North Carolina’s wind resource is vast; however, no large-scale wind farms have been built onshore or offshore of the Tarheel state. Nearly 4,500 megawatts (MW) of onshore wind resource exists in North Carolina, and another 297,000 MW resides offshore.

A single megawatt of wind capacity can generate enough electricity for up to 300 homes. Modern onshore wind turbines are generally 2 MW in capacity, and offshore wind turbines are currently available up to 5 MW.

In 2008, the U.S. Department of Energy published a report on how to achieve 20% of the nation’s electrical supply from onshore and offshore wind power. In that report, the DOE estimated that North Carolina would supply more than 10,000 MW of onshore and offshore wind energy combined by 2030. Up to 20,000 manufacturing jobs would be created in North Carolina from this scenario. The National Renewable Energy Laboratory estimates that for every one megawatt of offshore wind capacity built, more than 20 jobs are created.

Recently, two onshore wind farms have been proposed in North Carolina: a 300 megawatt (MW) project by Iberdrola (a Spanish company with a Portland, Oregon-based North American division) in Pasquotank and Perquimans counties, and another 300 MW project by Invenergy (a USA-based company) in Camden and Currituck counties. These projects represent more than $1 billion in North Carolina wind energy investments.

Already several companies in North Carolina work in the wind industry, even though the state has no large-scale wind farms installed. The following is a non-exhaustive list of a few of those companies.

* American Roller Bearing Company (Hickory, NC) manufacturers ball, cylindrical and tapered bearing for wind turbines, as well as oilrigs, coal pulverizers and has even provided bearings for the U.S. space program.

* Bijur Delimion International (Morrisville, NC) manufacturers lubrication devices for wind turbines and services national and international customers.

* CommScope (Hickory, NC) has manufacturing facilities in Catawba, Newton, Claremont and Statesville, North Carolina and other states. These facilities provide electrical grounding wire to protect turbines from lightening strikes as well as telecommunications cables. The company also provides engineering studies on the effects of wind turbines to nearby telecommunications systems.

* Geopier Foundation Company (Mooresville, NC) engineers foundations to mount wind turbines on the ground as well as bridges and buildings. The company’s “Rammed Aggregate Pier” system uses local resources and can aid in achieving Leadership in Environmental Engineering and Design (LEED) certification.
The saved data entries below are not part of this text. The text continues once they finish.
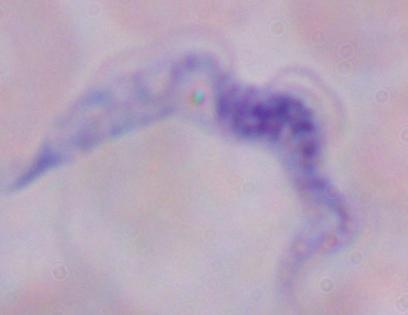

identification = trypanosome
modality = micrograph
magnification = 1000xGive the preparation type.
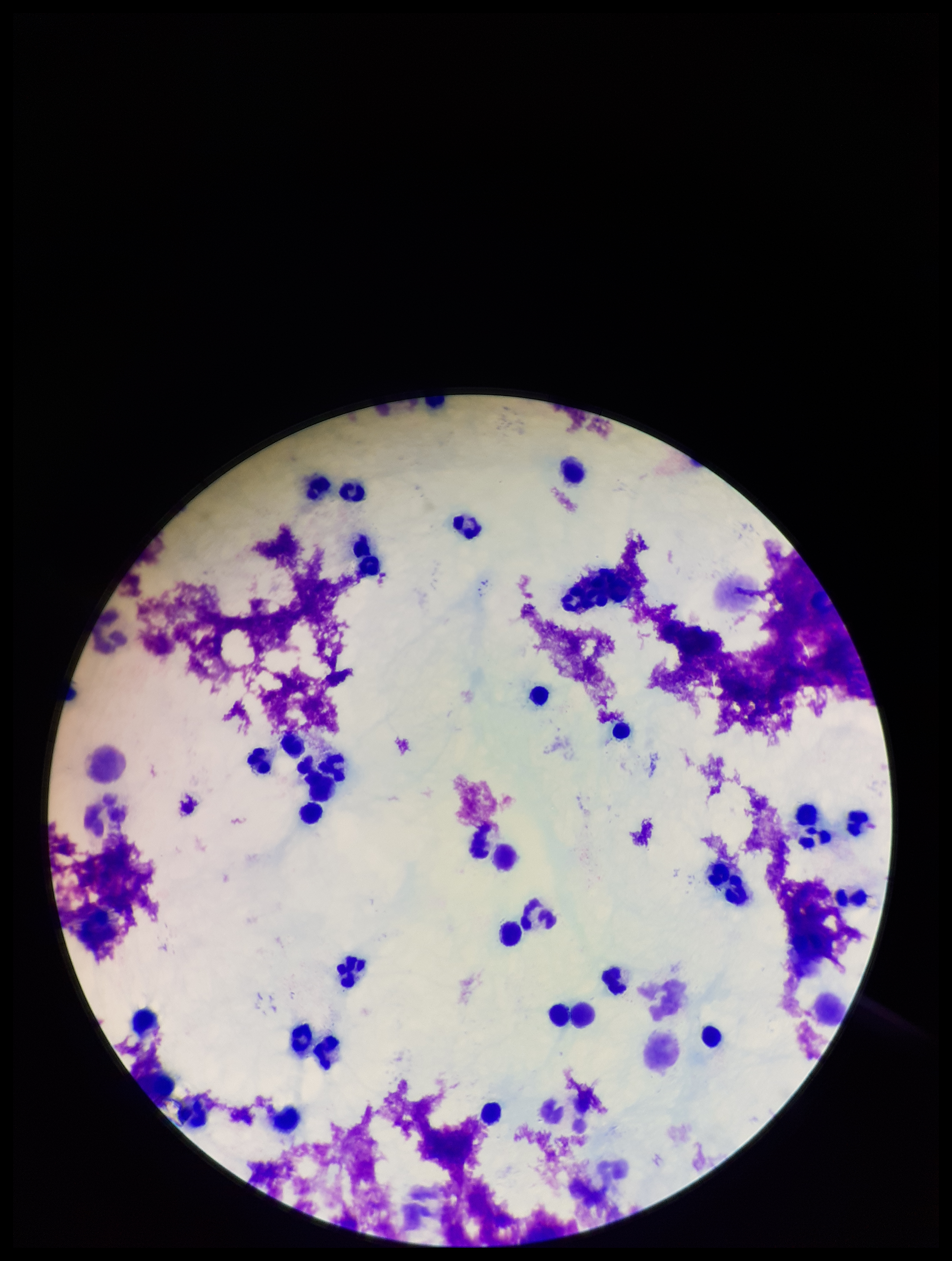
A thick smear.

Patient malaria status: negative. Single field of view. Image is 952×1261 pixels. Plasmodium parasites: none seen. Smartphone photograph taken through the eyepiece of a microscope. Parasite count: 0. Giemsa stain. Leukocyte count: 32.Assess this cell for malaria.
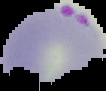

It is parasitized.

Summary:
  - Image size: 106×91 pixels
  - Preparation: thin blood smear
  - Image type: segmented cell region with the area outside set to black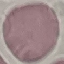
Summary:
  - Malaria status: uninfected
  - Preparation: thin blood smear
  - Stain: Giemsa
  - Image type: automatically extracted cell patch, resized to 64 × 64 pixels
  - Capture: smartphone camera at the microscope eyepieceLocate every Plasmodium falciparum parasite and identify its life-cycle stage.
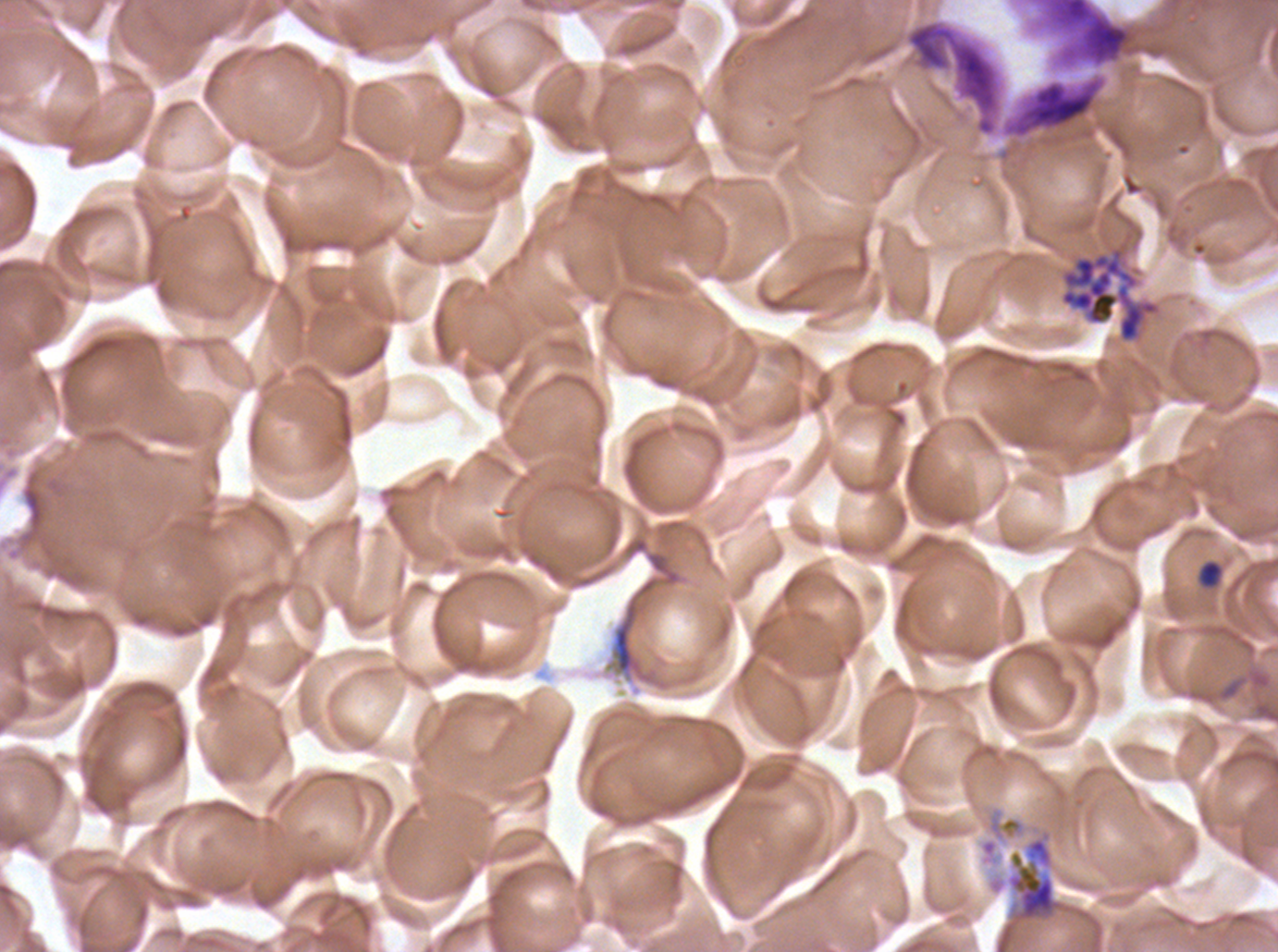
Approximate bounding boxes as [x1, y1, x2, y2] in pixels.
Late-ring/early-trophozoite forms: [1197, 558, 1224, 590].
Segmenters: [1059, 239, 1162, 344], [1006, 836, 1064, 923].
No rings, mid trophozoites, late trophozoites, early schizonts, late schizonts, or gametocytes observed.

Summary:
  - Debris locations: [903, 18, 1130, 140], [613, 601, 639, 674]
  - Life-cycle stages observed: late-ring/early-trophozoite, segmenter
  - Preparation: thin blood smear
  - Image size: 1278×952 pixels
  - Stain: Giemsa
  - Field of view: sub-image separated from a larger composite
  - Specimen: Plasmodium falciparum cultured ex vivo for 24 to 48 hours, from a patient in The GambiaReport the malaria status of this cell.
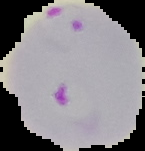
It is parasitized.

Segmented cell region on a black background. From a thin blood film. Image is 145×151 pixels.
* HAWE Hydraulics (Charlotte, NC) manufacturers hydraulics that can be used as braking mechanisms to slow or stop turbines blades from spinning.

* LORD Corp (Cary, NC) provides passive motion control and structural adhesives to the wind industry, but also to the aerospace and defense industries.

* PPG Industries (Shelby, NC) manufactures fiberglass used for wind turbine blade manufacturing.

* Rochling Engineering Plastics (Dallas, NC) manufactures high performance plastics that can be used by the wind industry as electrical insulation and corrosion protection.

* Wind Energy Supply (Shelby, NC) bills itself as a “one stop shop for all your wind energy needs” and provides erection and transportation logistics, maintenance supplies, protection devices for wind turbine technicians and electrical connection components.

Despite the wind energy industry presence in North Carolina already, if the state is going to achieve the Department of Energy’s scenario to develop more than 10 gigawatts worth of wind capacity and generate up to 20,000 in-state manufacturing jobs by 2030, the state will need to recognize renewable energy as a valuable economic engine. North Carolina must improve its renewable portfolio standard and the state’s federal delegates should propose and support stable tax incentives for the wind industry.